YOUR GOAL: For the listing below, the answer is an exact retyping of the lines from the one with "(ซื้อ3 ราคาพิเศษ) Flemomile" through the one with "陶山オートサービス株式会社 の店舗画像", both included, without pictures.

DATA:
********************
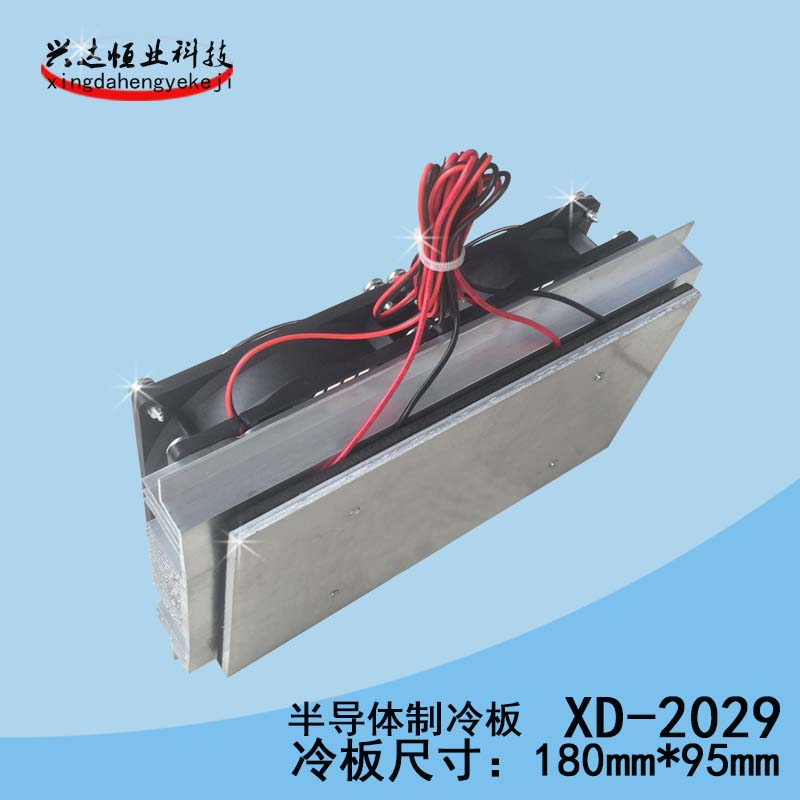 XD-2029 Semiconductor Refrigeration Module Single Layer Semiconductor Refrigeration Plate Cooler Module 120W c1204 4p1540 15 20 30 40mm 12v 4a 48w 4 layer semiconductor cooler 4 layer semiconductor subzero freezing thermoelectric cooler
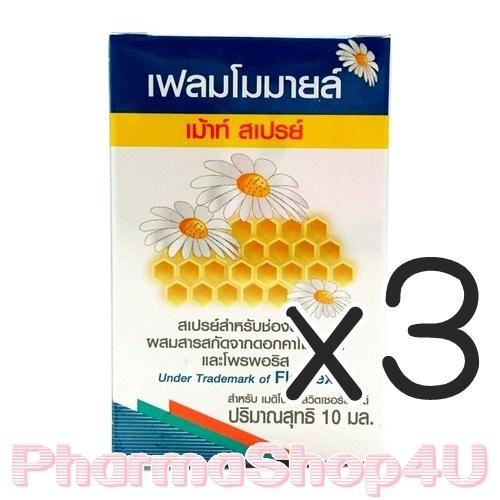 (ซื้อ3 ราคาพิเศษ) Flemomile (เฟลมโมมายด์) ลดการระคายเคืองในลำคอ 10 ml ต้านเชื้อแบคทีเรียในลำคอและช่องปาก ช่วยระงับกลิ่นปาก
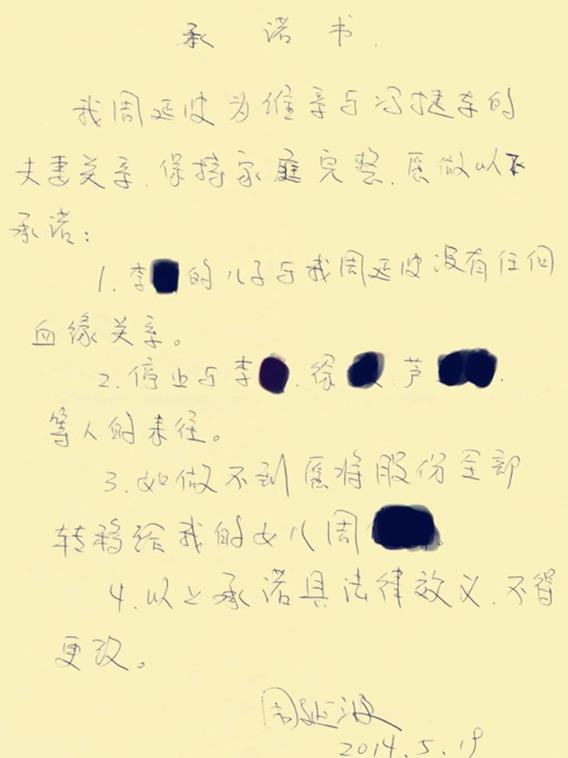 网上流传疑是周延波与前妻离婚的承诺书。网图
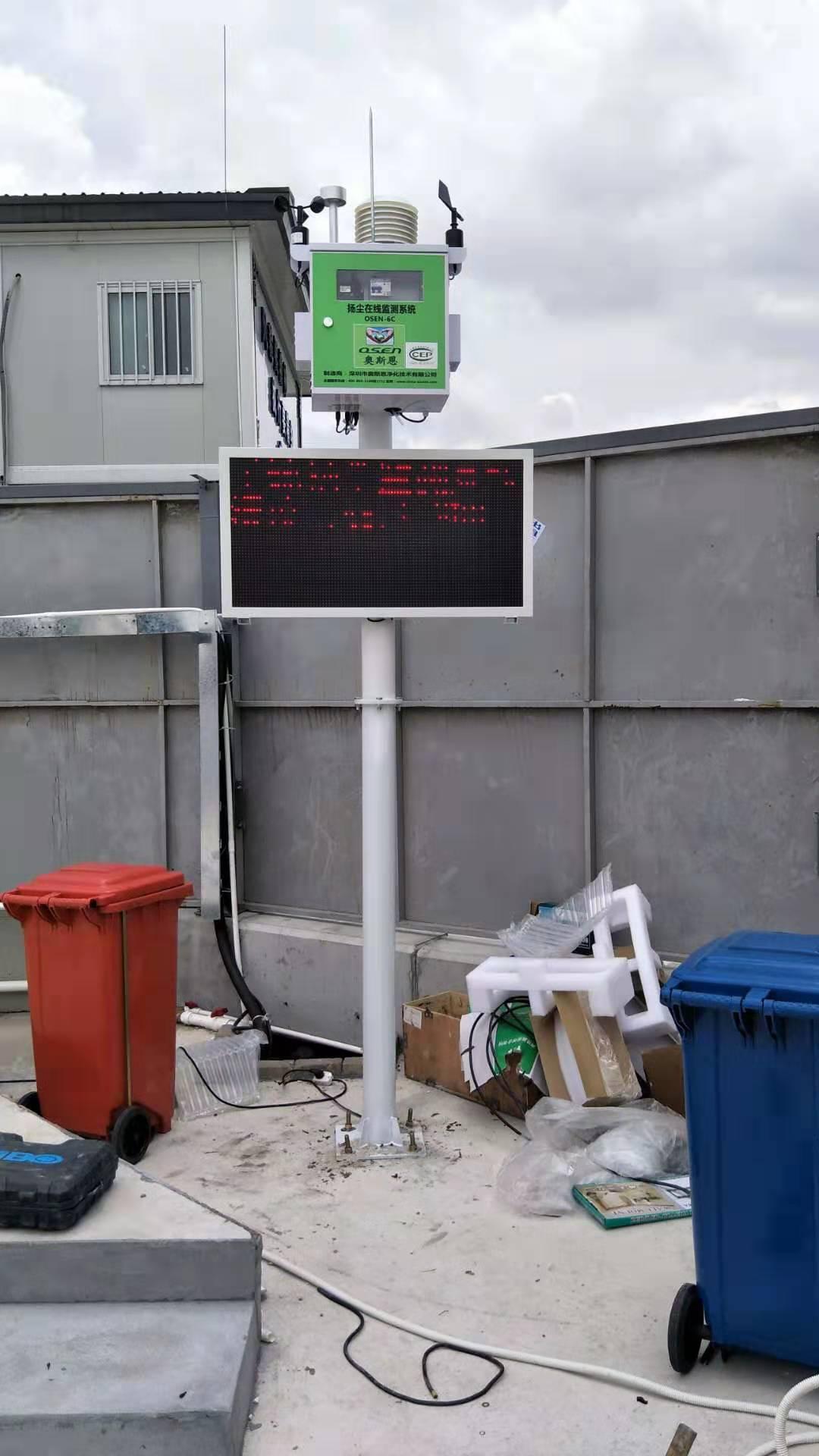 在建工地扬尘检测仪批发_在建工地其他分析仪器厂家直销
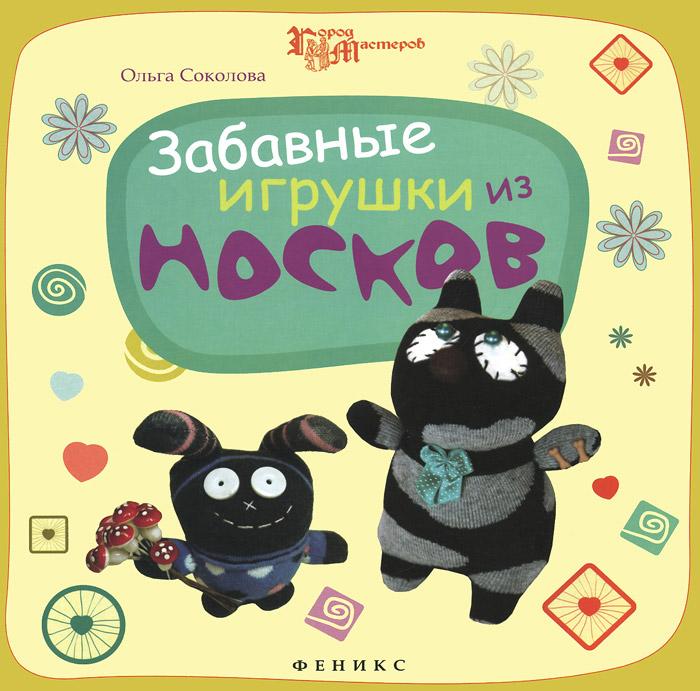Ольга Соколова Забавные игрушки из носков книга мастеров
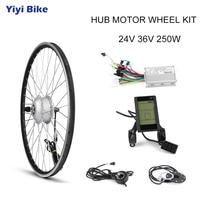 24V 36V 250W bicicleta electrica DC Brushless Motor Wheel Electric Bike Conversion kiti LCD Display DC Controller 16 20 Inch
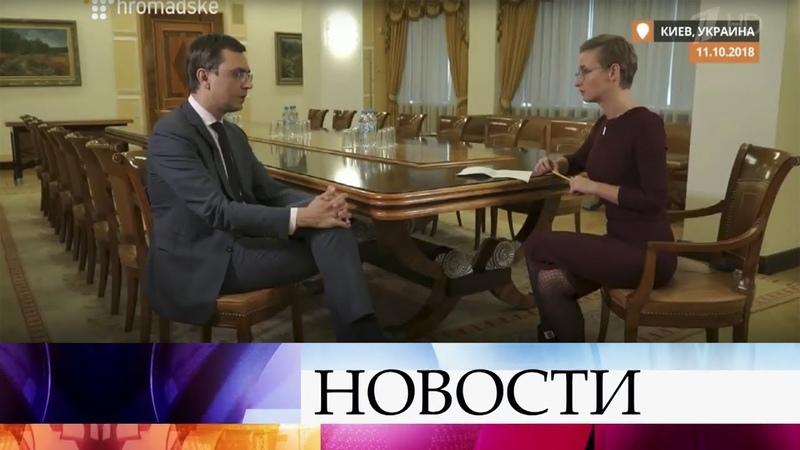 Министр инфраструктуры Украины Владимир Омелян призвал украинцев брать автоматы и возвращать Кубань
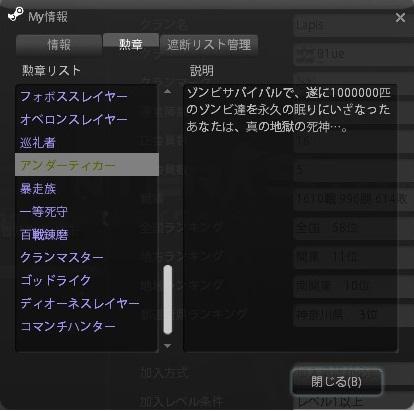 Snapshot_20120405_0502000.jpg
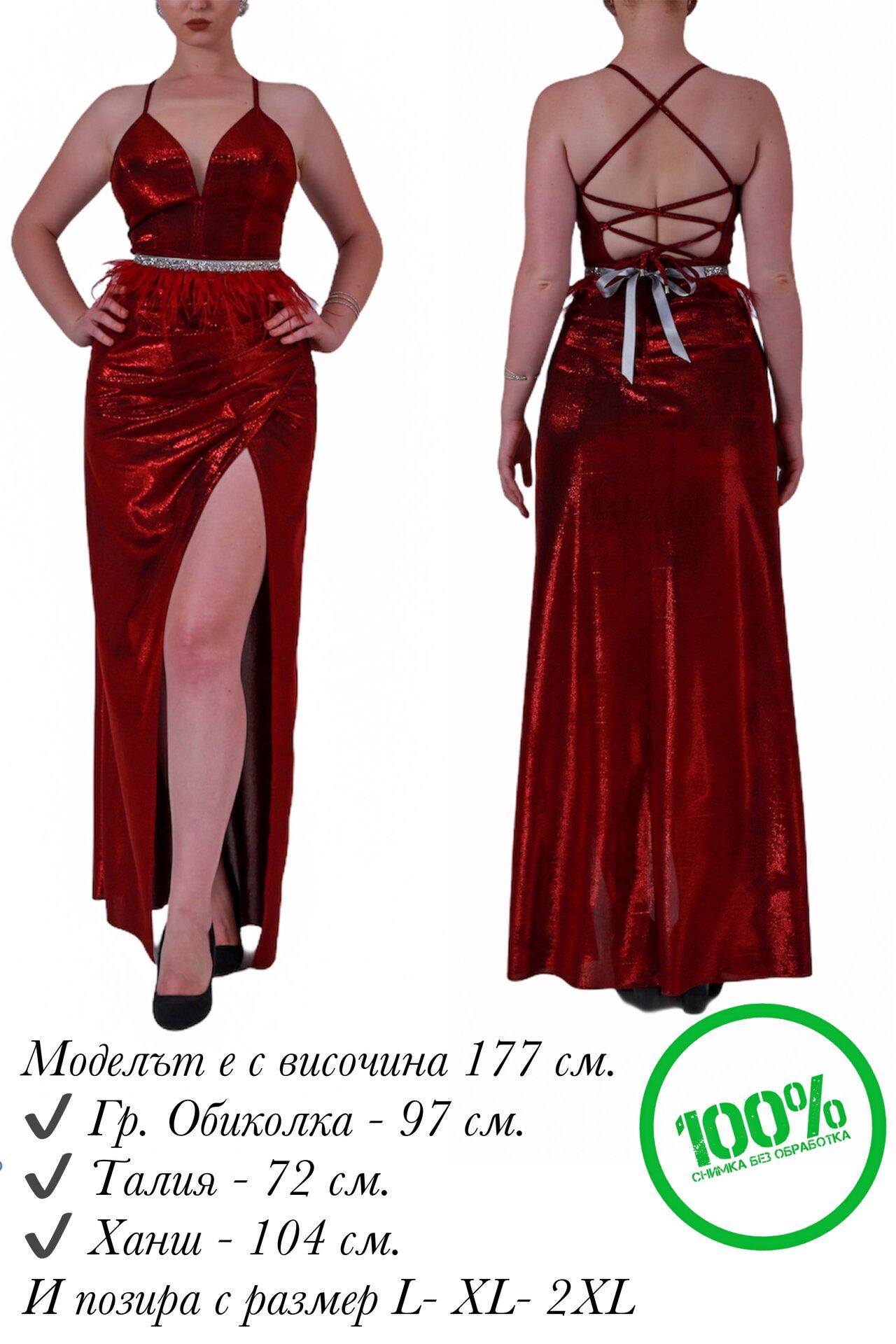 """Официална дълга рокля """"Adriana"""" цвят бордо"""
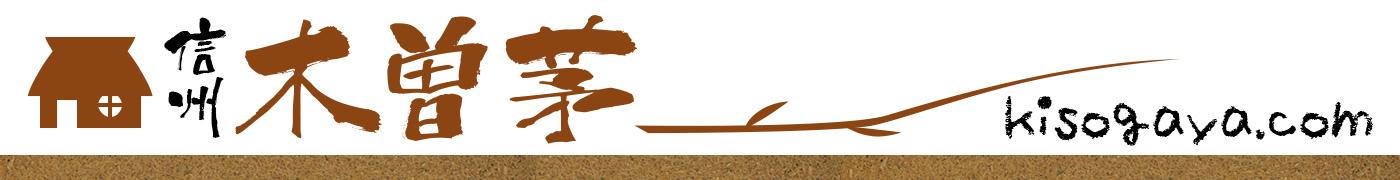 信州木曽茅 茅材 かや材 茅葺材料 文化財・古民家・店舗などの茅葺屋根復元、修復に最適のススキ茅材です。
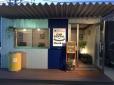 陶山オートサービス株式会社 の店舗画像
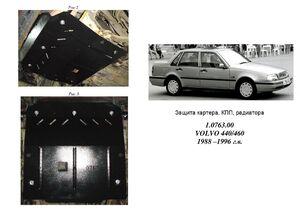 Защита двигателя VOLVO 440/460 - фото №3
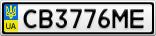 Номерной знак - CB3776ME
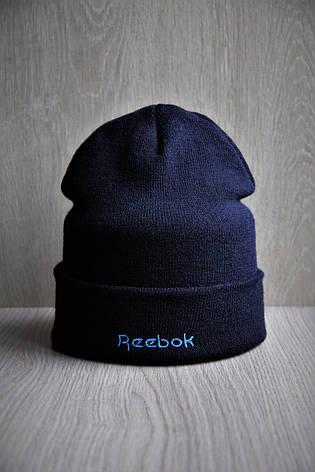 Шапка мужская\женская - (осень/зима) в стиле Reebok синий, фото 2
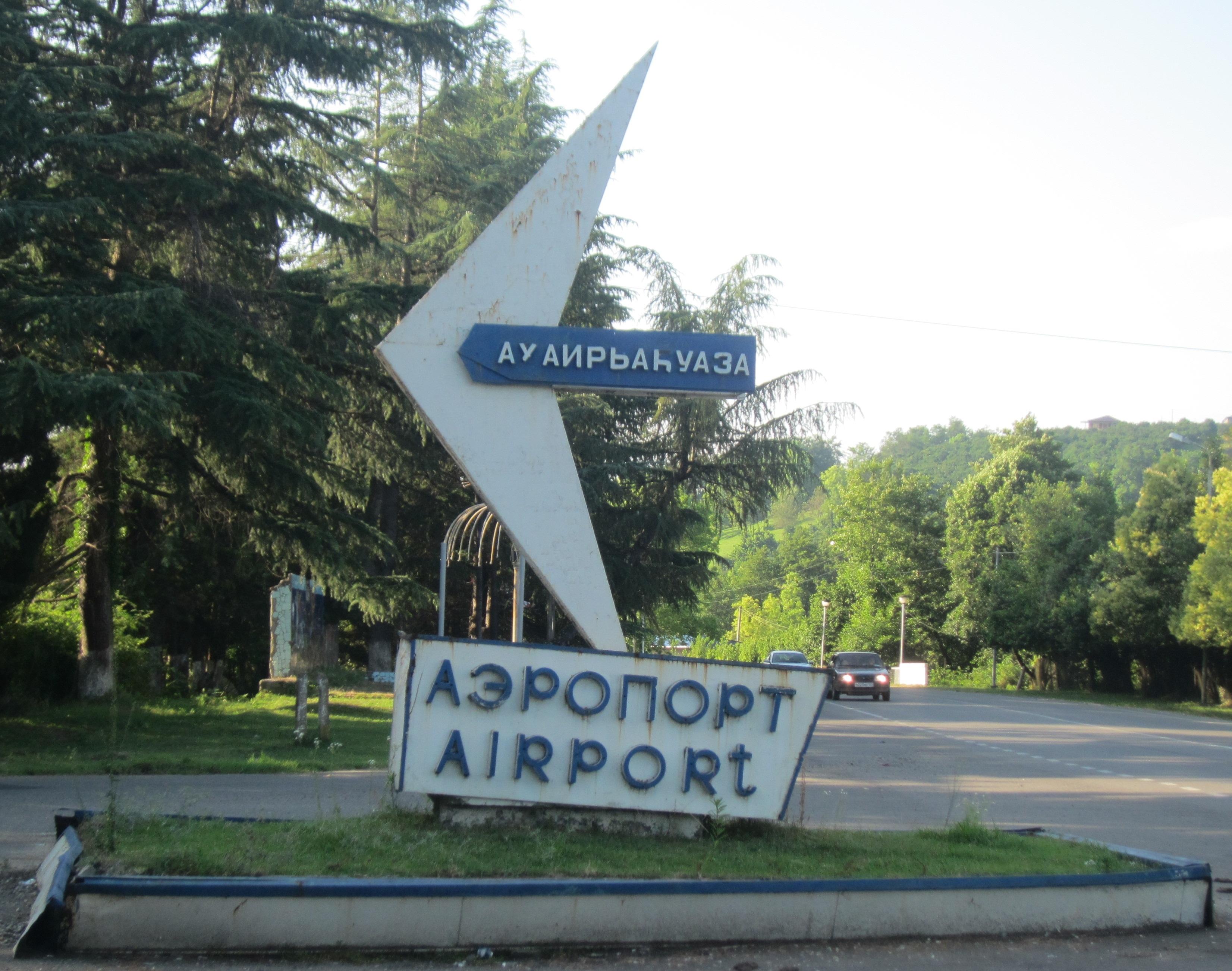 Suhumi aeroport #новости Абхазия, Аэропорт Сухуми, Сухуми, Хаджимба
********************
EXPECTED ANSWER:
 (ซื้อ3 ราคาพิเศษ) Flemomile (เฟลมโมมายด์) ลดการระคายเคืองในลำคอ 10 ml ต้านเชื้อแบคทีเรียในลำคอและช่องปาก ช่วยระงับกลิ่นปาก
 网上流传疑是周延波与前妻离婚的承诺书。网图
 在建工地扬尘检测仪批发_在建工地其他分析仪器厂家直销
Ольга Соколова Забавные игрушки из носков книга мастеров
 24V 36V 250W bicicleta electrica DC Brushless Motor Wheel Electric Bike Conversion kiti LCD Display DC Controller 16 20 Inch
 Министр инфраструктуры Украины Владимир Омелян призвал украинцев брать автоматы и возвращать Кубань
 Snapshot_20120405_0502000.jpg
 """Официална дълга рокля """"Adriana"""" цвят бордо"""
 信州木曽茅 茅材 かや材 茅葺材料 文化財・古民家・店舗などの茅葺屋根復元、修復に最適のススキ茅材です。
 陶山オートサービス株式会社 の店舗画像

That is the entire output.